ANA SAYFA             SURELER    KONULAR

 

TEVBE

79

الَّذِينَ يَلْمِزُونَ الْمُطَّوِّعِينَ مِنَ الْمُؤْمِنِينَ فِي الصَّدَقَاتِ وَالَّذِينَ لاَ يَجِدُونَ إِلاَّ

جُهْدَهُمْ فَيَسْخَرُونَ مِنْهُمْ سَخِرَ اللّهُ مِنْهُمْ وَلَهُمْ عَذَابٌ أَلِيمٌ

 

79. Mü'minlerden nafile bağışlarda bulunanları, kaş-göz işaretleriyle ayıplayanlarla, güçlerinin yetebildiğinden başkasını bulamayan kimselerle eğlenenleri Allah maskaraya çevirir ve onlar için pek acıklı bir azap vardır.

 

Yüce Allah'ın: "Mü'minlerden nafile bağışlarda bulunanları, kaş-göz işaretleriyle ayıplayanlar ... " şeklindeki bu buyruğu da münafıkların nitelikleri arasındadır.

 

Katade der ki: "Ayıplayanlar" demektir. Şöyle ki, Abdurrahman b. Avf malının yarısını sadaka olarak vermişti. Onun malının toplamı sekizbin idi, o bunun dört binini sadaka olarak vermişti. Kimileri; Ne kadar büyük bir riyakar? demişlerdi. Bunun üzerine Yüce Allah: "Mü'minlerden nafile bağışlarda bulunanları kaş-göz işaretleriyle ayıplayanlar ... " buyruğunu indirdi.

 

Ensardan bir kişi de hurma yığınının yarısını getirip verdi, bu sefer: Allah'ın buna hiç mi hiç ihtiyacı yok, dediler. Bunun üzerine Yüce Allah: "Güçlerinin yetebildiğinden başkasını bulamayan kimselerle ... " ayetini indirdi.

 

Müslim'in de rivayetine göre Ebu Mes'ud şöyle demiştir: Biz sadaka vermekle emrolunduk.
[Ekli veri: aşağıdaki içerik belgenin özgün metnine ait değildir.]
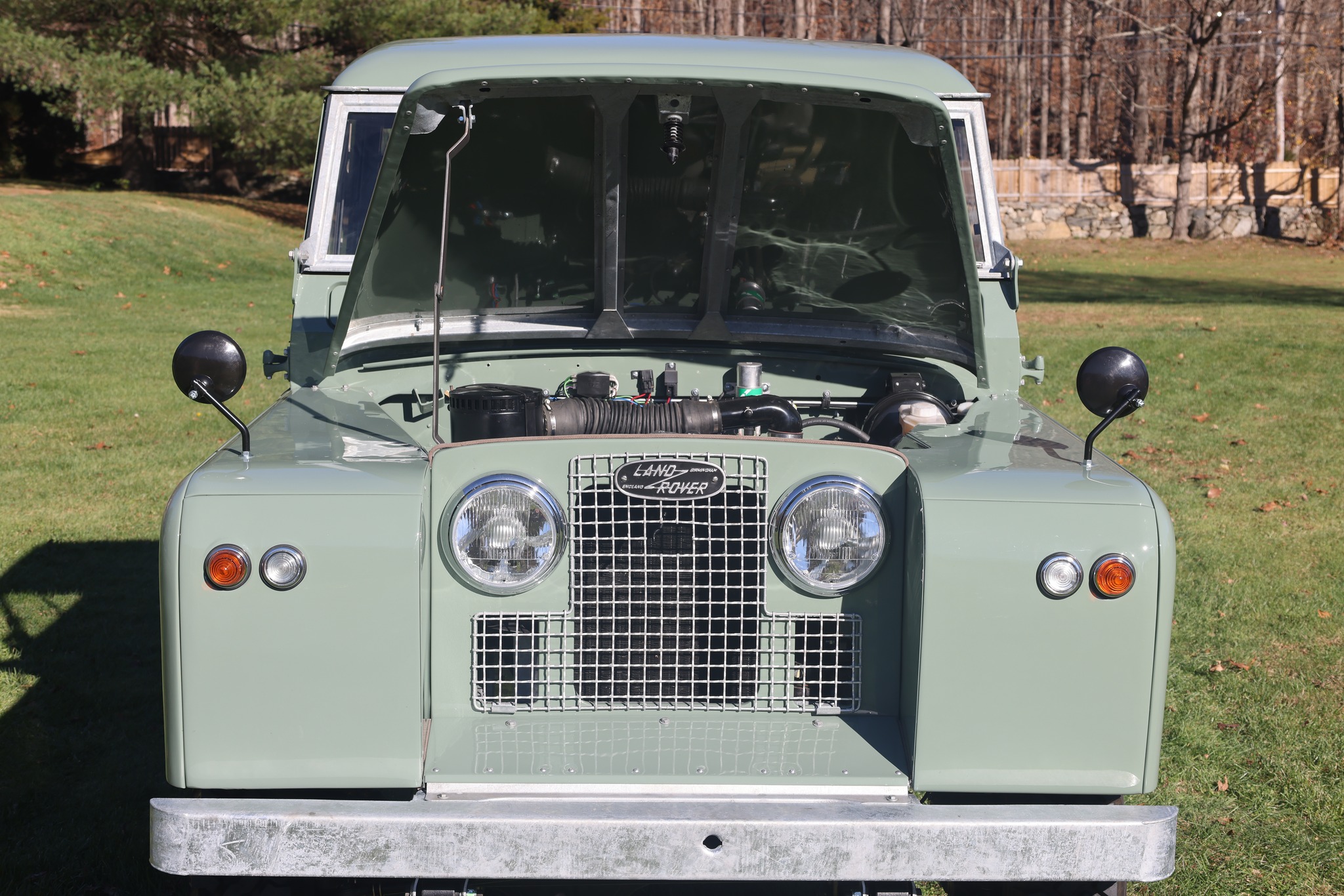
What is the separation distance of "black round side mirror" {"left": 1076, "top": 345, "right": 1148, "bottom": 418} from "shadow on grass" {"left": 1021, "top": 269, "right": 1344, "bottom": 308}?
51.5 feet

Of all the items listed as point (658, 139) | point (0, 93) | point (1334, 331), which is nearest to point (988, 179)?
point (658, 139)

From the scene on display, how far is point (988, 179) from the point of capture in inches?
171

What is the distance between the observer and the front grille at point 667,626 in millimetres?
2520

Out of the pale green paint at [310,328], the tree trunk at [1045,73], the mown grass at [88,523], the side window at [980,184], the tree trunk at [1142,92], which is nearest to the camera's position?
the mown grass at [88,523]

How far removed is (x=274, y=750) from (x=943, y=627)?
52.2 inches

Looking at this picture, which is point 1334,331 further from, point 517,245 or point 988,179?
point 517,245

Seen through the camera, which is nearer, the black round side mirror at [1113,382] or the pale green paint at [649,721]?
the pale green paint at [649,721]

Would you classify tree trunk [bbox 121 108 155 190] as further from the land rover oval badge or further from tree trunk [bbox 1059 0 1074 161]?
the land rover oval badge

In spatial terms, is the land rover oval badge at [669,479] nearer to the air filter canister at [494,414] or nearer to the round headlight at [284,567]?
the round headlight at [284,567]

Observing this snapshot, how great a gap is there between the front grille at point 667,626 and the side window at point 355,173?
2.08 meters

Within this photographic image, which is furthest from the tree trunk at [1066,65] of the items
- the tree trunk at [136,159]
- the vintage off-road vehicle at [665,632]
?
the vintage off-road vehicle at [665,632]

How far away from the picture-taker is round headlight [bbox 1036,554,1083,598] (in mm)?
2342

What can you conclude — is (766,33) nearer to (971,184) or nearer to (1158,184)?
(1158,184)

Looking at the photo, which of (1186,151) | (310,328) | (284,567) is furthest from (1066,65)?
(284,567)
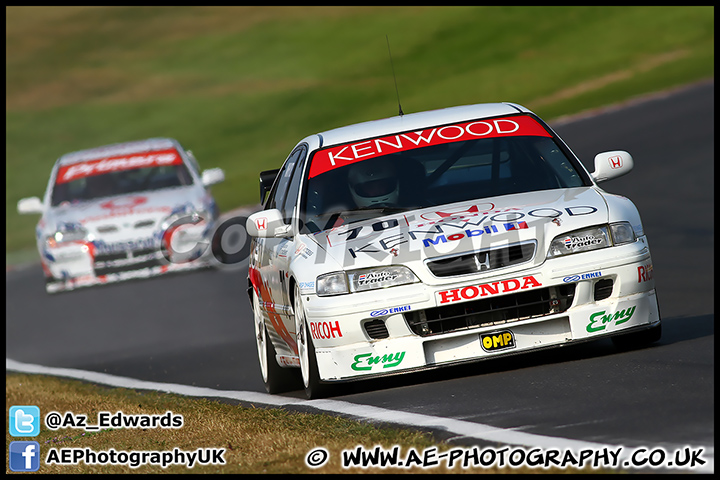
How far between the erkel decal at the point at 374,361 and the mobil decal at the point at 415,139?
5.41 feet

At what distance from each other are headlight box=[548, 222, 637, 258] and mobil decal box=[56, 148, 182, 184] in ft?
34.8

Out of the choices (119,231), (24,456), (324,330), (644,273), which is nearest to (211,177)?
(119,231)

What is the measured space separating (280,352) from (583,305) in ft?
7.49

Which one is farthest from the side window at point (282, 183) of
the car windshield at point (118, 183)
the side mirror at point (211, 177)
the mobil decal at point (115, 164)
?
the mobil decal at point (115, 164)

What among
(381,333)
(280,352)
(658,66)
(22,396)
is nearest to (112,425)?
(280,352)

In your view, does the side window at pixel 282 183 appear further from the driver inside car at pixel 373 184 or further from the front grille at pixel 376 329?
the front grille at pixel 376 329

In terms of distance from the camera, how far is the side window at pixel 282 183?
925 centimetres

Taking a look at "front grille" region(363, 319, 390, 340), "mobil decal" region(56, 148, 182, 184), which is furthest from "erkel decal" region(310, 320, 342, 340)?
"mobil decal" region(56, 148, 182, 184)

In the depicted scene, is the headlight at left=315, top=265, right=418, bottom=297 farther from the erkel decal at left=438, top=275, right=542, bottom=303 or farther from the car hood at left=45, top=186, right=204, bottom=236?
the car hood at left=45, top=186, right=204, bottom=236

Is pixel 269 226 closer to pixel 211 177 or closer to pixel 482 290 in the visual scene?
pixel 482 290

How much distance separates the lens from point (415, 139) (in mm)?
8602

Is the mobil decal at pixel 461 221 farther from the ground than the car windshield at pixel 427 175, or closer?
closer

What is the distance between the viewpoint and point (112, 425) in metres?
8.14
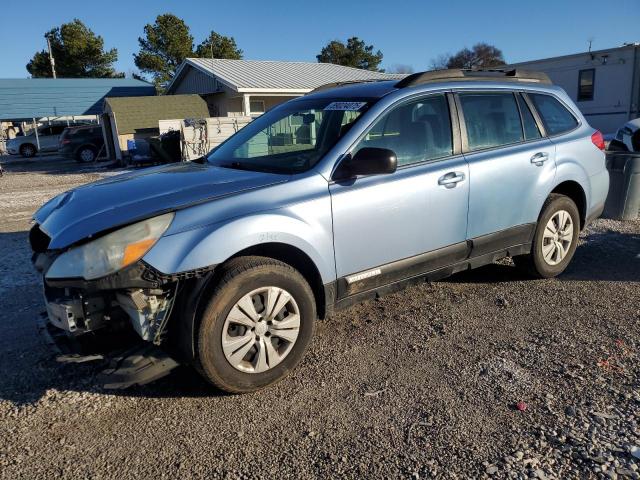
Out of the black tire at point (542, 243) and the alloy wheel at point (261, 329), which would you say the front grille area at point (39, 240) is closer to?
the alloy wheel at point (261, 329)

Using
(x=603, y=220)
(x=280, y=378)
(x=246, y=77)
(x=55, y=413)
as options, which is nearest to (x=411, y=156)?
(x=280, y=378)

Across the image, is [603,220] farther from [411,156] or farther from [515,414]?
[515,414]

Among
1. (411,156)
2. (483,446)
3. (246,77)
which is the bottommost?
(483,446)

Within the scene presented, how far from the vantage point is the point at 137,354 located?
9.53 feet

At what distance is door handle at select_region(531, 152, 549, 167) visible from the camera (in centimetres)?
454

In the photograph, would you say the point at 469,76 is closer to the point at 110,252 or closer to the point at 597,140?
the point at 597,140

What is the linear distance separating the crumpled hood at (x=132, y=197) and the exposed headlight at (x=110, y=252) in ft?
0.18

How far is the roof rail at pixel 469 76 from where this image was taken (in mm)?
4043

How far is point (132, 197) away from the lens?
3.22 metres

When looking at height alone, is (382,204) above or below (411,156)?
below

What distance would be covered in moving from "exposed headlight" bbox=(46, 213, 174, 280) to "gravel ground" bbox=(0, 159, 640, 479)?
0.90 m

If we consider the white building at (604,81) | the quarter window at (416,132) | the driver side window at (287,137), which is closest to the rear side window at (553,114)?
the quarter window at (416,132)

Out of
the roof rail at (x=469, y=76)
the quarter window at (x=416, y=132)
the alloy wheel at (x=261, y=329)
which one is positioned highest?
the roof rail at (x=469, y=76)

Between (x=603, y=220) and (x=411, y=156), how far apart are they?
4886 mm
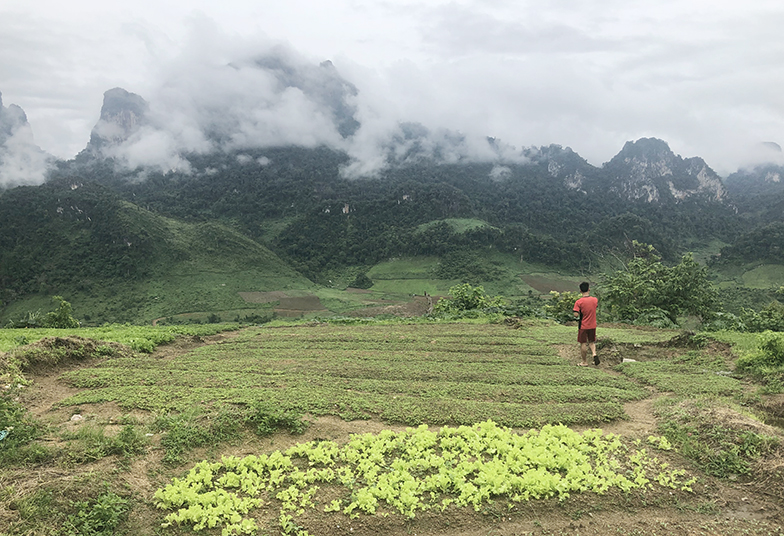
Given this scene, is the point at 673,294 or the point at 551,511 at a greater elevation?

Sırtımızda yük taşır (ve böylelikle sadaka verirdik). Ebu Akil yarım sa' sadaka verdi. Bir başka kişi ise ondan biraz daha fazlasını getirdi. Bunun üzerine münafıklar: Şüphesiz ki Allah'ın bunun sadakasına bir ihtiyacı yoktur. Öbürü ise bu işi ancak riyakarlık olsun diye yapmıştır, dedi. Bunun üzerine Yüce Allah; "Mü'minlerden nafile bağışlarda bulunanları, kaş-göz işaretleriyle ayıplayanlarla, güçlerinin yetebildiğinden başkasını bulamayan kimselerle eğlenenleri ... " ayetini indirdi.

 

Burada (gücünün yetebildiğinden başkasını bulamayandan) kasıt Ebu Akil'dir ki, adı el-Habhab idi.

 

"el-Cühd" (Mealde: Gücün yetebildiği), kıt kanaat geçinenin yetindiği az şey demektir. Cühd ile cehd aynı anlamdadır ki, buna dair açıklamalar daha önceden (En'am, 109 ayet, 1. başlıkta) geçmiş bulunmaktadır.

 

"Kaş-göz işaretleriyle ayıplayanlar," ayıplayan, kusur bulan kimseler demektir ki, yine buna dair açıklamalar daha önceden geçmiş bulunmaktadır.

 

"Nafile bağışlarda bulunanlar" kelimesinin aslı; (...) şeklinde olup, "te" harfi "tı" harfine idğam edilmiştir.

 

Bunlar haklarında vacib olmaksızın herhangi bir işi teberru (bağış) yoluyla yapan kimselerdi.

 

(ayet-i kerimenin ortasındaki); " ... ler, lar, kimseler" ise, (...); Mü'minler" kelimesine atf ile eer mahallindedir. Bunun, (sılası ile) tamamlanmadan önce ism(-i mevsul)'a atfedilmesi caiz değildir.

 

"Eğlenenler" kelimesi ise, daha önceden geçen "ayıplayanlar" anlamındaki kelimeye atfedilmiştir.

 

"Allah -onları- maskaraya çevirir" buyruğu ise mübtedanın haberidir ve bu onlar için bir bedduadır.

 

İbn Abbas der ki: Bu, haberdir. Yani, onlar cehenneme gidecekleri için onlarla alay eder. Allah'ın maskaraya çevirip alayetmesi ise, eğlenmelerine karşılık onları cezalandırması anlamındadır. Bu hususa dair açıklamalar daha önce el-Bakara Süresi'nde (212. ayetin tefsirinde) geçmiş bulunmaktadır.